"""
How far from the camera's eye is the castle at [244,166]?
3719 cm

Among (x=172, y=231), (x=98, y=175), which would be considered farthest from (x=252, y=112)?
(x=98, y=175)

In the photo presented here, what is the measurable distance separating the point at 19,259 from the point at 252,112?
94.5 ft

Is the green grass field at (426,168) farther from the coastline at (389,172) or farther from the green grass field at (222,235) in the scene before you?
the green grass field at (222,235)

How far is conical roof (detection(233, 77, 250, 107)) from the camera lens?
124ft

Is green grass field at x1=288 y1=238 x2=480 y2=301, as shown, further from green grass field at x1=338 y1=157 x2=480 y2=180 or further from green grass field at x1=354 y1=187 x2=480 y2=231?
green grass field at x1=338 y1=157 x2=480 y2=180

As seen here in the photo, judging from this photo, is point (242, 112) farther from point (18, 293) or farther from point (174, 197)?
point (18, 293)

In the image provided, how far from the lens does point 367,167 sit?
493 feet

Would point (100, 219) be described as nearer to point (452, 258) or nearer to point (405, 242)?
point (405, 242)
"""
# Requirement:
Return every line of the material above verbatim, leaving the wording, numbers, and punctuation unchanged.

# Task result:
How far from the camera's eye is the castle at [244,166]?
3719 cm

Among (x=172, y=231), (x=98, y=175), which would be considered farthest from (x=252, y=112)?
(x=98, y=175)

In the photo presented here, what is the measurable distance separating the point at 19,259 from the point at 252,112?
94.5 ft

Is the green grass field at (426,168) farther from the coastline at (389,172) or farther from the green grass field at (222,235) in the scene before you?
the green grass field at (222,235)

How far is conical roof (detection(233, 77, 250, 107)) from the camera lens?
124ft

Is green grass field at x1=288 y1=238 x2=480 y2=301, as shown, further from green grass field at x1=338 y1=157 x2=480 y2=180 or further from green grass field at x1=354 y1=187 x2=480 y2=231?
green grass field at x1=338 y1=157 x2=480 y2=180

As seen here in the photo, judging from this photo, is point (242, 112) farther from point (18, 293) or farther from point (174, 197)?
point (18, 293)

In the image provided, how far from the lens does point 367,167 sit?
493 feet

Would point (100, 219) be described as nearer to point (452, 258) or nearer to point (405, 242)?
point (405, 242)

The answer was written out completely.